(SUA TAREFA) Resuma em duas frases o trecho sobre o retorno de erros históricos.

**** TRECHO DO DOCUMENTO

Imagino que soe estranho falar dessa forma, mas o que quero dizer é que, dentro dos anos que vivi, não pensei que pudesse assistir ao meu país e ao mundo sofrer mudanças que remontam a um tempo tão recente. É difícil acreditar que algo historicamente ruim possa voltar a existir dentro de um tempo de uma mesma existência. Se registramos a história para não repetir os erros e amadurecer com eles, não parece coerente reviver situações do passado das quais lutamos para nos libertar. Livros e filmes passam diante dos nossos olhos as cenas de períodos recentes da nossa história, que são o registro exato do que não queremos mais, e que nos condenou a um grande atraso em todos os níveis. É para que aprendamos, é para que não esqueçamos. Podemos dizer que “ontem” estávamos lutando por liberdades, conquista de direitos e igualdade, em vários lugares do planeta, assim como em nosso país, enquanto hoje muitos desses mesmos direitos e liberdades conquistados estão sendo perdidos, ou mesmo entregues até por quem um dia se beneficiou deles.

********
**** DADOS REGISTRADOS

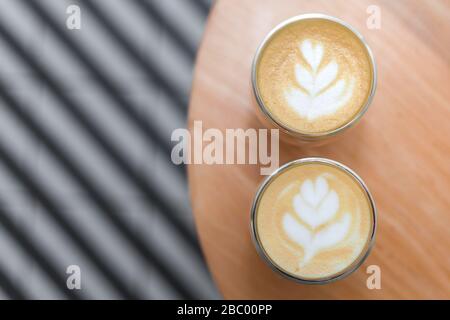 Coffee with a pattern on a foam in two glasses. Against the background of the table and striped tiles in blur. Photo taken from above. Stock Photo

********

(RESULTADO) O trecho expressa a dificuldade de acreditar que, dentro de uma mesma existência, o país e o mundo voltem a viver situações historicamente ruins de um passado recente, o que não parece coerente se a história é registrada para não repetir os erros. Livros e filmes mostram esses períodos para que aprendamos e não esqueçamos, mas direitos e liberdades conquistados em lutas recentes estão sendo perdidos, ou até entregues por quem um dia se beneficiou deles.